Write your results up in a short report (less than four pages including graphs and discussion).

Tools and tips

Use the fastest machine you can find. On a 3GHz Pentium 4 each simulation run (for problem size 1) takes about a minute. Use the ``top'' command to make sure you're not sharing it.

The most important output from the simulator is ``sim_cycle'' - the total number of cycles to complete the run. It's often also useful to look at ``sim_IPC'', the instructions per cycle - provided you always execute the same number of instructions. The time taken to perform the simulation ``sim_elapsed_time'' simply tells you how the simulator took.

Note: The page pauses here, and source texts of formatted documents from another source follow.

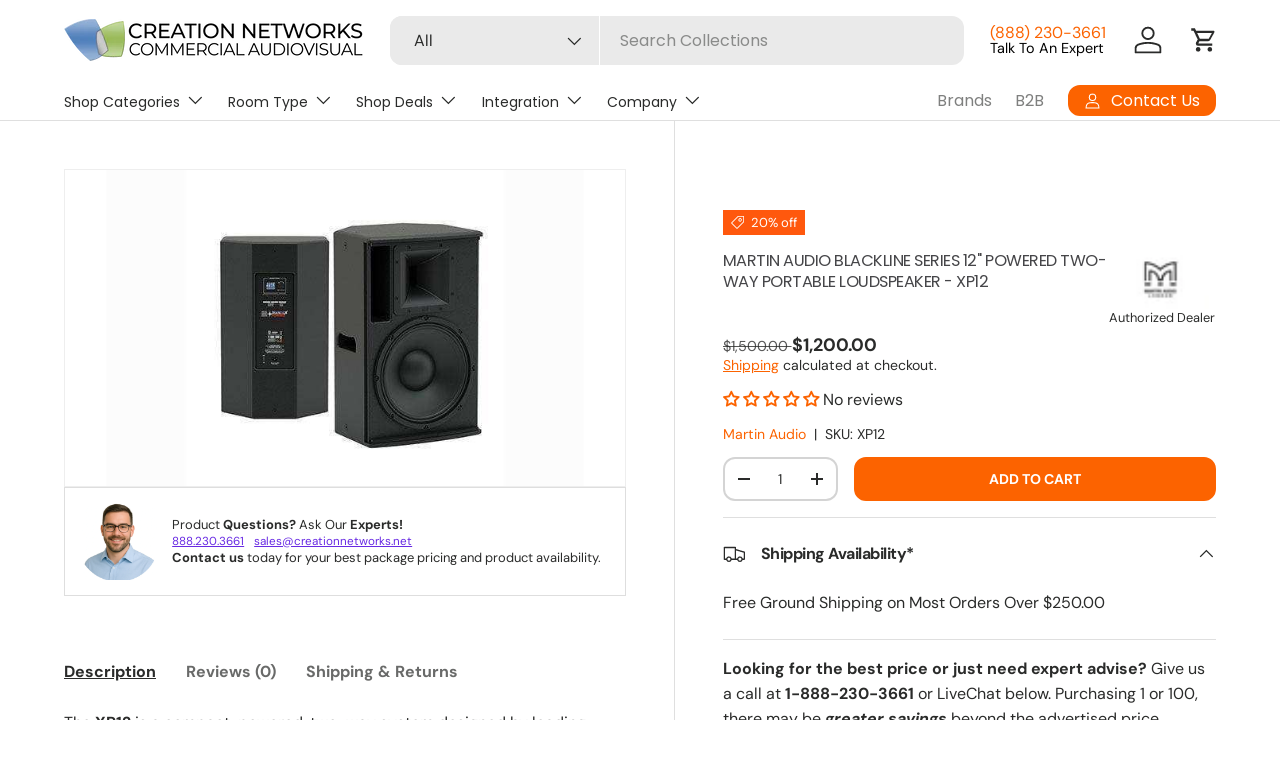

--- FILE ---
content_type: text/json
request_url: https://conf.config-security.com/model
body_size: 85
content:
{"title":"recommendation AI model (keras)","structure":"release_id=0x5d:3a:2b:6c:40:30:68:74:7f:29:3c:72:58:32:47:50:6b:3c:4d:6d:36:55:2c:43:41:66:29:56:58;keras;qaf7tsawe9sg3a7k74nzdimz5agqu8ug5dtf8aaq0mm4lsmixejpt1n48upw8816ua4c0v7k","weights":"../weights/5d3a2b6c.h5","biases":"../biases/5d3a2b6c.h5"}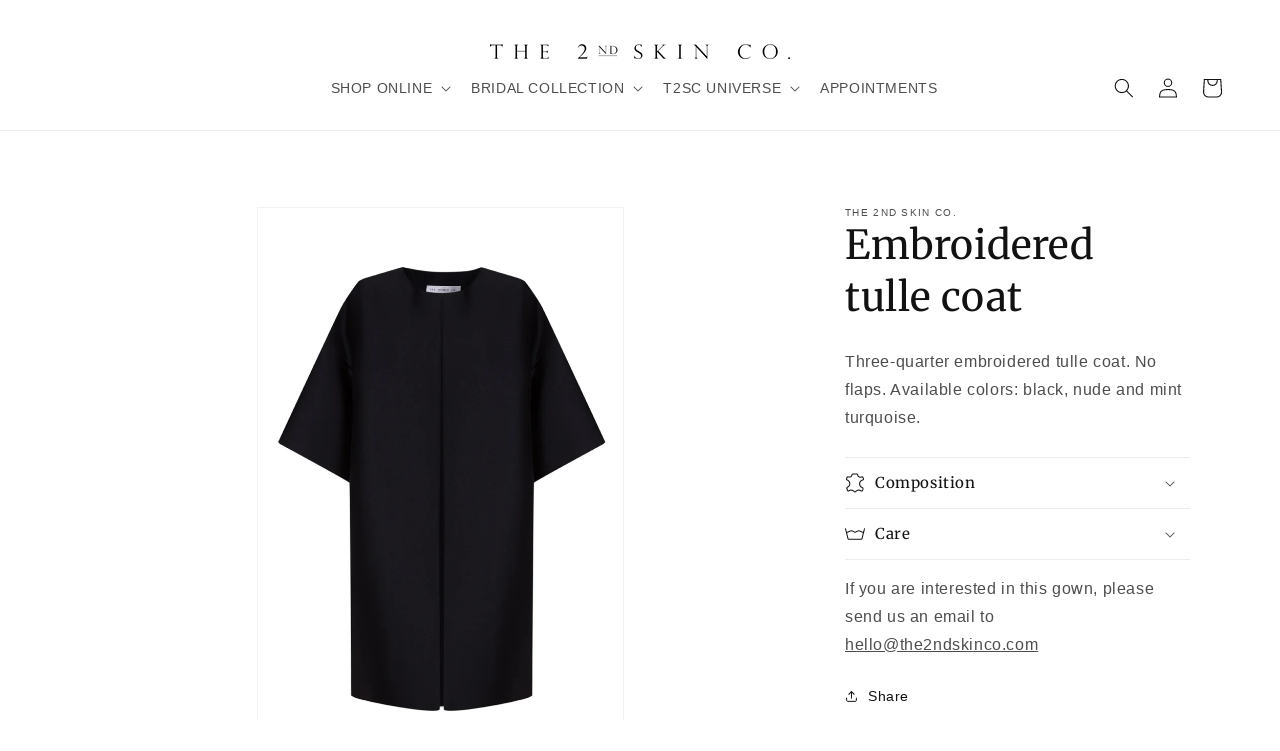

--- FILE ---
content_type: text/css
request_url: https://the2ndskinco.com/cdn/shop/t/3/assets/custom.css?v=138315988467522967331708806760
body_size: 142
content:
.header,.header--middle-center:not(.drawer-menu){grid-template-areas:". heading ." ". navigation icons";grid-template-columns:1fr auto 1fr}.header__menu-item span{text-transform:uppercase}header .desktop-localization-wrapper{display:none}#MainContent .shopify-section{margin:4rem auto}.collection-bridal-collection .product-grid-container li .price,.collection-lookbook-collection .product-grid-container li .price{display:none}footer,footer.gradient{background-color:#fff9f3}.fashionshows-wrapper{display:grid;grid-template-columns:1fr;column-gap:0;row-gap:3rem}.fashionshows-item-wrapper{position:relative}.fashionshows-item-wrapper img{object-fit:cover;margin-bottom:0;width:100%}.video-button{display:none;position:absolute;top:0;right:0;bottom:0;left:0;border:0 solid transparent;color:#eee;text-transform:uppercase;background:#000000b3}.fashionshows-item:hover .video-button{display:block}.fashionshows-item-title{font-size:.8em;color:#777}.modal{display:none;position:fixed;top:0;right:0;bottom:0;left:0;z-index:1000;background-color:#000000b3}.modal-content{position:relative;width:96vw;height:96vh;top:2vh;margin:0 auto}.close-button{background-color:#fff;width:25px;height:25px;text-align:center;line-height:22px;position:absolute;right:0;top:0;cursor:pointer;transition:all .5s ease;border-radius:50%;box-shadow:0 0 3px #000000b3;z-index:1}.close-button:hover,.close-button:focus{transform:rotate(360deg)}#video-player{border:0 solid transparent;position:absolute;width:100%;height:100%}.google-maps{position:relative;padding-bottom:50%;// This is the aspect ratio height: 0;overflow:hidden}.google-maps iframe{position:absolute;top:0;left:0;width:100%!important;height:100%!important}#sizes-table{padding-bottom:3rem}#sizes-table table{margin-bottom:3rem}.sizes_table_title{margin:2rem 0}.measurement_pic{text-align:center}.measurement_explanation{display:flex;align-items:flex-start;gap:2rem}.measurement_explanation>*{flex:1 0 0}.measurement-tip{margin-bottom:2rem}.measurement-title{font-weight:700;margin-bottom:.5rem}.product__info-container .icon-with-text{border-bottom:1px solid #DDD}.product__info-container .product-popup-modal__opener{margin:0}@media screen and (min-width: 990px){#sizes-table table{margin-bottom:0}.sizes_garments{display:flex;gap:2rem}.sizes_garments>*{flex:1 0 0}.header--middle-center:not(.drawer-menu){grid-template-areas:". heading ." ". navigation icons";column-gap:0rem}#MainContent .shopify-section{margin:4rem auto;max-width:1200px}.mega-menu .mega-menu__list,.mega-menu .mega-menu__list.mega-menu__list--condensed{display:flex;flex-direction:row;justify-content:center}.fashionshows-wrapper{display:grid;grid-template-columns:1fr 1fr 1fr;column-gap:3rem;row-gap:3rem}}
/*# sourceMappingURL=/cdn/shop/t/3/assets/custom.css.map?v=138315988467522967331708806760 */


--- FILE ---
content_type: text/javascript
request_url: https://the2ndskinco.com/cdn/shop/t/3/assets/custom.js?v=70857417439453674511692567939
body_size: -490
content:
const modal=document.getElementById("modal"),videoPlayer=document.getElementById("video-player"),closeButton=document.getElementById("close-button"),videoButtons=document.querySelectorAll(".video-button");videoButtons.forEach(button=>{button.addEventListener("click",()=>{const videoUrl=button.getAttribute("data-source");openModal(videoUrl)})});function openModal(videoUrl){videoPlayer.src=videoUrl,modal.style.display="block"}function closeModal(){videoPlayer.src="",modal.style.display="none"}closeButton.addEventListener("click",closeModal),modal.addEventListener("click",closeModal),videoPlayer.addEventListener("click",event=>{event.stopPropagation()});
//# sourceMappingURL=/cdn/shop/t/3/assets/custom.js.map?v=70857417439453674511692567939
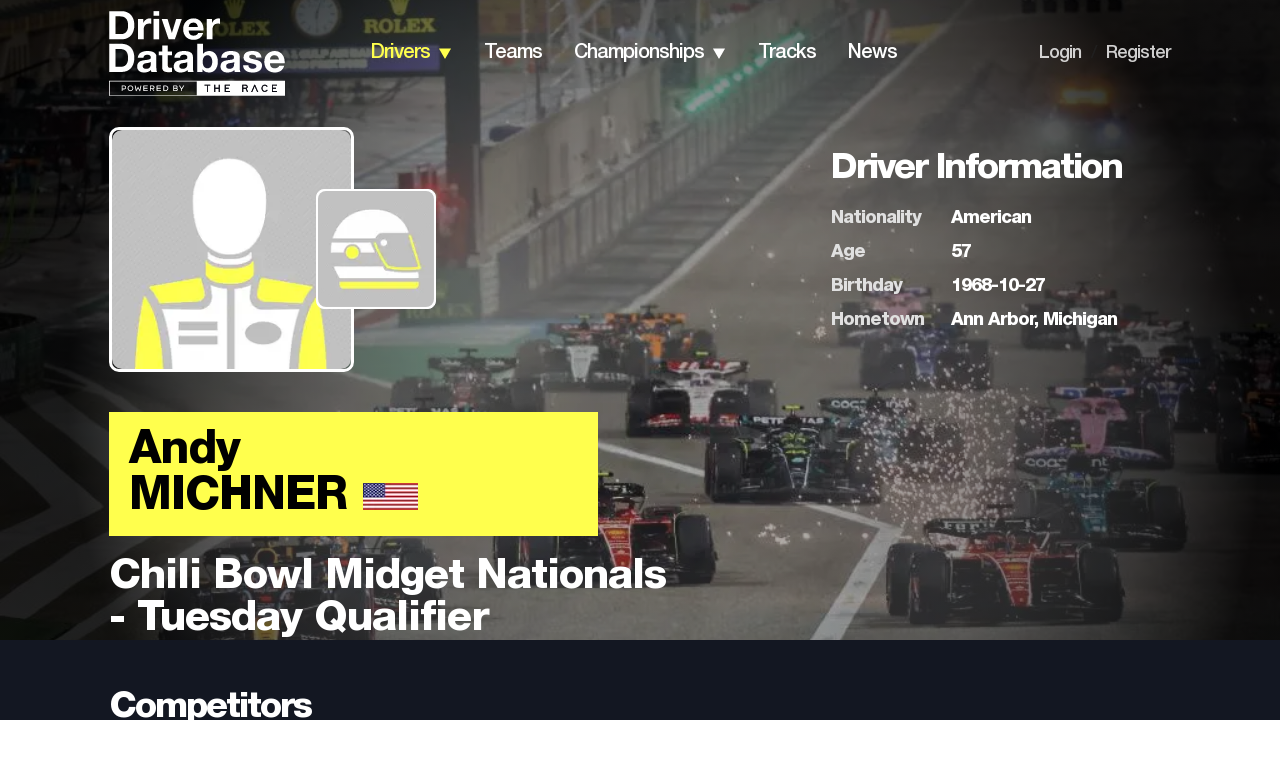

--- FILE ---
content_type: application/javascript; charset=utf-8
request_url: https://fundingchoicesmessages.google.com/f/AGSKWxXNgSULUCEOzWJoXPnfN809Yz7SlByqLss0u4Q5n63OxPoE8oNxiVXx4MgbClkNGGi60cNFVwLhaTa1oayIiM6duAzZ6OhTexKT3iZ0I2obI6yIuexW7I5B-omFDHCGlWj7vewM9olYEZMKteU3iEHCXeHb4dHbbFYkgivwmxRWgsYr5iK0jrrBnod2/_/rpgetad.-ads.js?/topads3./jquery.adx./adrectanglebanner?
body_size: -1290
content:
window['010e325d-8ea4-4fa4-a28a-b60021d27581'] = true;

Other outputs from the simulator can be helpful in guiding your search - eg ``ruu_full'', the proportion of cycles when the RUU is full.

Scripting the experiments

To do this you need to write a shell script. You might find the following Bash script useful:

#!/bin/sh -f                                                                    
for ((x=2; x <= 128 ; x *= 2))
do
  echo -n "ruu-size" $x " "
  sim-outorder -ruu:size $x \
     ./solver/csteady/csteady-ss inputs/courier1/ \
     2>&1 | grep sim_IPC
done

The output is delivered to the file ``results''. You can find this script in

scripts/ruu-loop.sh

Plotting a graph

Try using the gnuplot program. Run the script above, and save the output in a file ``table''. Type ``gnuplot''. Then, at its prompt type:

set logscale x 2
plot [][] 'table' using 1:4 with linespoints

To save the plot as a postscript file, try:

set term postscript eps
set output "psfile.ps"
plot [][] 'table' using 1:4 with linespoints

Try ``help postscript'', ``help plot'' etc for further details.

Examining the assembler code

Compile the application using the ``-S'' flag.

cd solver/csteady
~phjk/simplescalar/bin/gcc -O3 -S csteady.c

The assembler code generated by the compiler is delivered in ``csteady.s''.

Experimenting with compiler options

The compiler accepts many parameters to control optimisation. Try ``man gcc'' to read about them. For example, ``-funroll-loops'' encourages the compiler to unroll loops:

~phjk/simplescalar/bin/gcc -O3 -funroll-loops csteady.c

Does this improve the performance of the simulated machine? What happens to the IPC?

Paul Kelly, Imperial College London, 2004

Footnotes

... substantial.¹: You can make much larger problem sizes using /scripts/MakeMatrices.sh 4 (410MBytes), or ./scripts/MakeMatrices.sh 5 (more than 1400MBytes).